No offense to our American allies, but if we had a brain in our heads we would build a refinery in Canada and sell Americans fractionated product instead of crude. Currently we ship it to the states and then buy fractionated product from them. Personally I prefer Canada to be the profit maker on our natural resources. We could create most of the permanent jobs in Canada. The stats on how many jobs it will create are for the most part pulled out of thin air by lobbying firms on both sides. They are at best guesses. One side has been claiming 250,000 jobs created. The low number for permanent jobs for the pipeline is 20 by the State Department. I put permanent jobs at about 350. Its not like this pipeline will increase petroleum use so it is neutral in most respects except that petro execs think they can save money on shipping costs. The created jobs will be offset by the lost  jobs for workers on tankers who move that oil now. The construction is basically a stimulus package for the states it is going through with maybe 4000-6000 construction jobs max depending on how fast you want it constructed. This is not really a big deal for a country with over 3000,000,000 people.


----------



## Rifleman62 (18 Dec 2011)

Yes it would be nice to build a refinery in Canada, but nobody wants it in their neighborhood. I believe, up to a year or so ago, Edmonton was a location where a refinery was planned. It costs billions, and billions to build a refinery to the environmental/safety standards of today and the future. It would be great if the government encouraged the build.

Then we have the environment lobby, financed by US interests that are opposed. Plus the media, liberals/NDP.

In the US they have lots of refineries (visit Houston), import oil to refine, stop a pipeline that will create employment now and in the future.
Canada we have few refineries (Shell Montreal now a terminal ), lots of oil, with no will to build refineries to create employment now/future.

Some here explained the problem re building a refinery.


----------



## GAP (18 Dec 2011)

It's a question of resources. The same companies that already have refineries in the US are likely the same ones that would build and finance one in Canada. 
Their attitude is "If it's not broke, don't fix it. "


----------



## Rifleman62 (18 Dec 2011)

The 20's something member of the Security Sqn at the entrance of Fort Sam Houston, examined our passports ID on Wednesday, and said, Canada. Did you bring the pipeline? Then said ridiculous. Being in Texas, I assumed he meant the Obama policy.


> Their attitude is "If it's not broke, don't fix it. "



That's why I said: It would be great if the government encouraged the build.


----------



## GAP (18 Dec 2011)

> That's why I said: It would be great if the government encouraged the build.



That would simply translate into  billions of taxpayers $$. It has to be commercially viable on its' own merits.


----------



## Scott (18 Dec 2011)

We already have enough of a legacy of defunct, dream and total nightmare refineries in Canada. That's why I agree with GAP's comment: it has to be able to fly on its own.

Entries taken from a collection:
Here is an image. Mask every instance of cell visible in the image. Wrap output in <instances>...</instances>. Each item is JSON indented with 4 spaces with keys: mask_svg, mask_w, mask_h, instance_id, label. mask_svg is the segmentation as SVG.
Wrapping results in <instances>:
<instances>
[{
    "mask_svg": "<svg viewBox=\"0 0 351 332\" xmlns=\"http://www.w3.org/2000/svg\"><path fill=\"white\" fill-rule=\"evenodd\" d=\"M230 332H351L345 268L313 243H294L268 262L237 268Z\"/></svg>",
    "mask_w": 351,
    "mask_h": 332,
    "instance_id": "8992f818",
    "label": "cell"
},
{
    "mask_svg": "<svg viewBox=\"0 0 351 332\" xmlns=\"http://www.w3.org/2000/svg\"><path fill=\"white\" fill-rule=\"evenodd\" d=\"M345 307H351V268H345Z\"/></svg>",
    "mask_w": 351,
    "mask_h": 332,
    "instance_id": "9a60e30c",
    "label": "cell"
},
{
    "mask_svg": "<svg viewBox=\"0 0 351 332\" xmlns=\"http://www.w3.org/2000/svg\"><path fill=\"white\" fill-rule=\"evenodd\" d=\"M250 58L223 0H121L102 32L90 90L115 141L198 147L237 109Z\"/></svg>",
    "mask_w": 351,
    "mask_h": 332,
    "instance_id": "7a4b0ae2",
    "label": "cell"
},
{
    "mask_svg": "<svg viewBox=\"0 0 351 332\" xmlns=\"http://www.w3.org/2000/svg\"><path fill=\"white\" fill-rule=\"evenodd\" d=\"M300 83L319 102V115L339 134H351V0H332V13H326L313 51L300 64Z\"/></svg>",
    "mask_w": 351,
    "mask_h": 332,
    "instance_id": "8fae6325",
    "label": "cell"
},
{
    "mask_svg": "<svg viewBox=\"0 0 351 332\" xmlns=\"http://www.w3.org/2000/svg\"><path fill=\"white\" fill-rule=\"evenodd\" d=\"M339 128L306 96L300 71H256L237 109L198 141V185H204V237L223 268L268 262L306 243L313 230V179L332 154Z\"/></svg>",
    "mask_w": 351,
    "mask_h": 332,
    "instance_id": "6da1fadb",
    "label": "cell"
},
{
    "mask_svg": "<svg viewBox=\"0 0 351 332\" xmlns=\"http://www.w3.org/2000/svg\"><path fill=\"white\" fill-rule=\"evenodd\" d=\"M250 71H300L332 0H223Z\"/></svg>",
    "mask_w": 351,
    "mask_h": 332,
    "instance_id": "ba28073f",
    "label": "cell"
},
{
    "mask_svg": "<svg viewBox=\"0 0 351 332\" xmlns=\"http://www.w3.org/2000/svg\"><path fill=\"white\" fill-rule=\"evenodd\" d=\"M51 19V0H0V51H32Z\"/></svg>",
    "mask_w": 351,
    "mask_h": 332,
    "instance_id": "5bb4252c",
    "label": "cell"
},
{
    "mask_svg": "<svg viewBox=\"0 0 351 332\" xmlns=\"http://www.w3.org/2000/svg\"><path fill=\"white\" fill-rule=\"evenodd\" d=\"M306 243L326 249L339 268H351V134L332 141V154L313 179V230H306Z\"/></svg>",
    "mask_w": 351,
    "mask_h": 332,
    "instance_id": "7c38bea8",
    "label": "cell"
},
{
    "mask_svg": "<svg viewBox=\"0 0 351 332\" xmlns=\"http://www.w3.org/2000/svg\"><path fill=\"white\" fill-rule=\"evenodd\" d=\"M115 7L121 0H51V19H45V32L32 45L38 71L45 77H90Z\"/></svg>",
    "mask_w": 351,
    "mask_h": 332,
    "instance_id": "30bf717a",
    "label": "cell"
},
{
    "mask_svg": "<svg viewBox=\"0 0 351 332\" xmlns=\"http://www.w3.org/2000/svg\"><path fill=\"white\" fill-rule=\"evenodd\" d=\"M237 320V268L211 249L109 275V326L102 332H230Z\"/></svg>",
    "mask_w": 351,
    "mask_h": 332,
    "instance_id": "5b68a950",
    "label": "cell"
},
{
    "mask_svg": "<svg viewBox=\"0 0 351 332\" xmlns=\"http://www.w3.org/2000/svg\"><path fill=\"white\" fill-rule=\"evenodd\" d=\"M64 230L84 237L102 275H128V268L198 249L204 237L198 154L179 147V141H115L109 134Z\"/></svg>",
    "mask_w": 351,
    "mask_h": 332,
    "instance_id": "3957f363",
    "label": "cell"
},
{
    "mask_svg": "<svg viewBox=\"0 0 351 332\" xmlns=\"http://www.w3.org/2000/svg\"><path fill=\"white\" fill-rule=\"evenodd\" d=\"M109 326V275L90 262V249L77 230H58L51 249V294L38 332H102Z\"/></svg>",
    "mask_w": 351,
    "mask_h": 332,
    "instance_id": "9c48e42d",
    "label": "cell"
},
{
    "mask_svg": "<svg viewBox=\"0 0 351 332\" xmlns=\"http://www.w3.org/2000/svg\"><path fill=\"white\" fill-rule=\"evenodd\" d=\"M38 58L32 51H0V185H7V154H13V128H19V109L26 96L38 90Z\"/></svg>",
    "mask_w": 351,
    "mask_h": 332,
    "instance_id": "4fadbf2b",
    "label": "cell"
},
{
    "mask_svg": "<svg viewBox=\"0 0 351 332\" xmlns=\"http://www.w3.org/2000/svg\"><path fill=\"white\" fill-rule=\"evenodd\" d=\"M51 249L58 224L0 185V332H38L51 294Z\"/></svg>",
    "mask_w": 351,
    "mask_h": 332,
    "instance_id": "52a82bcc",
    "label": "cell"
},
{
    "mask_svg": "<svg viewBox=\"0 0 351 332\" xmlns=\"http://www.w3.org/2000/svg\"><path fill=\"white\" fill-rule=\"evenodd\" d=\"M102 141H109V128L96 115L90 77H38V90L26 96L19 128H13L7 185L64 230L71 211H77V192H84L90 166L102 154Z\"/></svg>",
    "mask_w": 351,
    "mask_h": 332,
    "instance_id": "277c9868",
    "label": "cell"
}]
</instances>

▶ _List of tasks_:
- A) List the distinct usernames shown in the post headers of the forum thread about building a refinery in Canada, giving each name once.
- B) State how many lines of the entries contain the string "instances", treating uppercase and lowercase as different, and give only the number.

▶ _Solutions_:
- A) Rifleman62, GAP, Scott

- B) 4